From Spain to the Middle East, almost any good recipe begins with a sofrito, namely vegetables cut in small pieces which are sautéed or stir-fried in oil. Therefore, it is worth reviewing the tips to get the most out of it and improve our preparations.
The ingredients of a sofrito:
- EXTRA VIRGIN OLIVE OIL (EVOO)
In France it’s usual to fry with butter, but in almost all other Mediterranean countries extra virgin olive oil is preferred, and it is what I always use in my recipes.
Many times it is suggested not to “waste” this green gold and use lower quality oils instead, but many investigations have already shown that EVOO maintains greater nutritional properties even when cooked.
Surprisingly, it has even been shown to be much healthier than other vegetable oils when used in larger quantities for deep-frying, if later preserved for reuse.
There is also a belief that this oil is toxic when heated. This is true only when it exceeds a very high temperature, that point is easily recognizable because smoke begins to arise. But it’s enough to start the sauté before that point to avoid any worries.
- ONION AND GARLIC
The base of a good sofrito has at least one onion and one clove of garlic.
It’s usually advisable to remove the germ from both if it is very green, since they can be indigestible. The outer layer of the onion is also usually removed, as its texture is harder and therefore less pleasant.

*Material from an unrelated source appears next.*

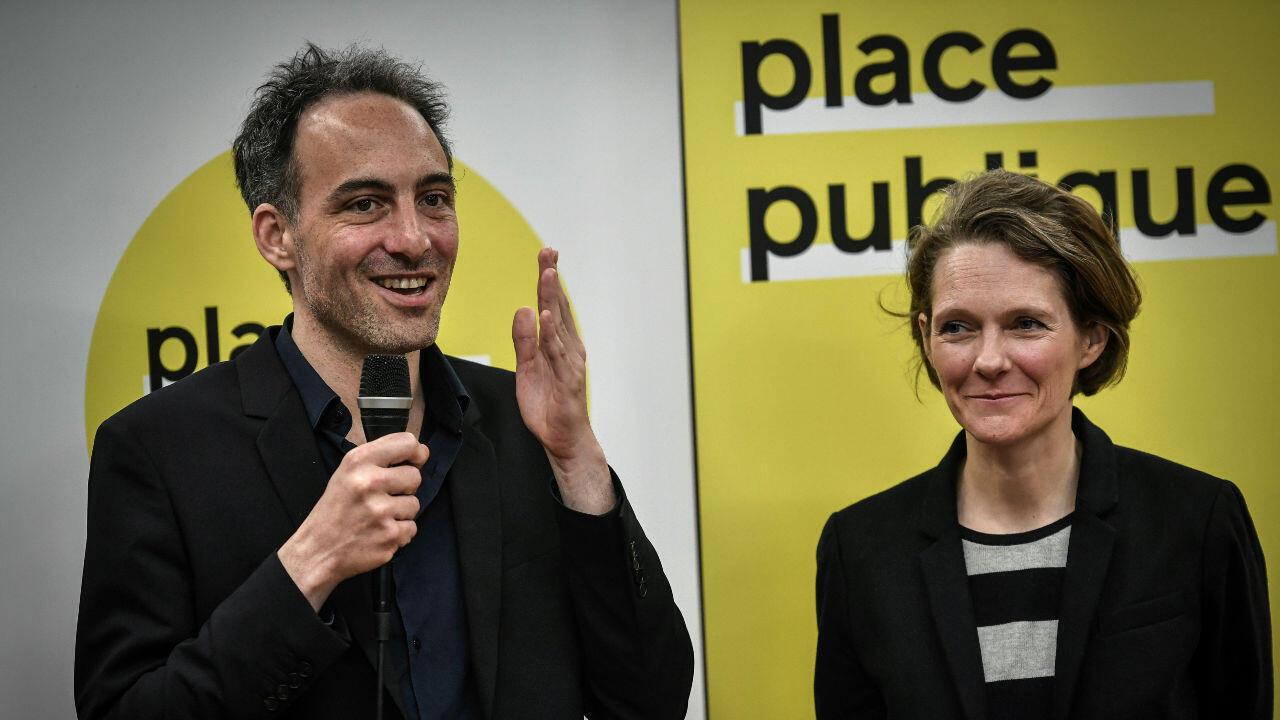 Raphaël Glucksmann, à gauche, et Claire Nouvian, à droite, annoncent, le 15 mars 2019 à Paris, le lancement d'une liste Place publique pour les élections européennes.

In some recipes we can replace the onion with scallions or shallots.
Finally, as the garlic takes less time to caramelize than the onion, it’s best not to put them together, so that the first one doesn’t burn.
- TOMATO AND PEPPER
If we are going to prepare a tomato sauce, of course we will need a good amount of this ingredient. And the pepper in general is an excellent companion.
If we do not use passata or canned crushed tomatoes, we should choose the ripest ones and leave the hardest ones for salad.

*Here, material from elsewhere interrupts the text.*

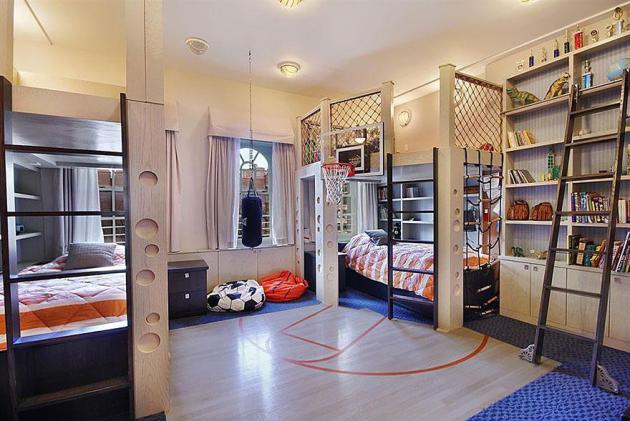 Фото: спортивный уголок в интерьере комнаты для мальчиков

To obtain a better texture, it is convenient to peel them. To do this, it is enough to immerse them in boiling water for half a minute, after which the peel will come off very easily.

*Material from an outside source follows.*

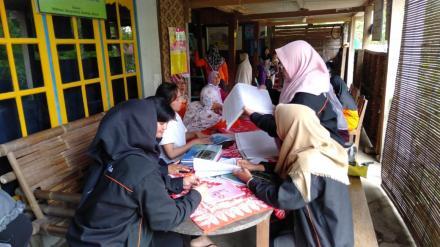 Posyandu Balita Pedukuhan Sribitan bersama KKN UST Yogyakarta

For the same purpose, many also prefer to remove the seeds.
The latter is also true for the pepper, especially if we are using a hot variety, chili, etc. We can reduce its intensity of spiciness by getting rid of its seeds and veins.
Depending on the consistency of the sauce that we want to achieve, the tomatoes should be cooked longer, to achieve greater evaporation of liquid.
- CARROT, LEEK AND CELERY
If the preparation is meant for soups or stews, the tomato and the pepper are used in many occasions, but also the carrot, the leek and the celery are other usual ingredients that can be used to achieve more flavor.
In the case of leek, only the white part is usually used (the stem), and in the case of celery, only the stem (since the leaves are quite bitter). It’s optional but advisable to slightly peel the celery stems. In this way, we get rid of the filaments which texture can be annoying and get stuck between our teeth.
The carrot has an interesting amount of natural sugars, which manages to balance the recipes when we use many vegetables with a certain degree of acidity.
- SPICES
Salt and pepper are practically always present. Salt can be added at the beginning or later. The exception is when we cook legumes (chickpeas, lentils, etc), in which case it is added at the end, otherwise they will not be tender. Freshly ground pepper added at the end of cooking always gives an excellent touch to all preparations.
According to each recipe, other spices (cumin, ginger, paprika, cinnamon, etc.) can be fried together with the vegetables, always very briefly and stirring constantly. In this way, we enhance their aroma and flavor without allowing them to burn (which would turn them bitter).
- GREEN LEAVES
Many green leaves such as parsley, basil or mint are always added at the end and without cooking, so that they preserve their properties. Instead, it’s possible to cook rosemary, thyme or sage in the recipe (usually stews, hotpots, etc) and then remove them at the end of cooking.
- LASTLY, ADD THE MAIN INGREDIENT OF THE RECIPE
Normally, it’s advisable to sauté or stir-fry each ingredient, in order to extracts the maximum flavor and aroma from it. So this last step is not surprising.
When preparing a risotto or paella, brown the rice before adding the broth. Same with the pieces of meat if it is a stew, or the vegetables of a soup (mushrooms, asparagus, etc).
The temperature for cooking:
It is always advisable to sauté over medium or low heat. The higher the fire, the greater the probability of burning our ingredients. And the lower the heat, the better “caramelized” the vegetables.
When cooking tomato sauce, it’s only better to lower the heat but also cover the pot, since tomato can splash all over the kitchen when it has a lot of liquid.
Suitable utensils:
It is worth investing in a good non-stick pan, and protecting it from scratches or other damage by always using a wooden or silicone spatula to stir.
To chop the vegetables, a good sharp knife and a wide board are enough. The tomato, on the other hand, should be cut with a knife with teeth, precisely called “tomatero”.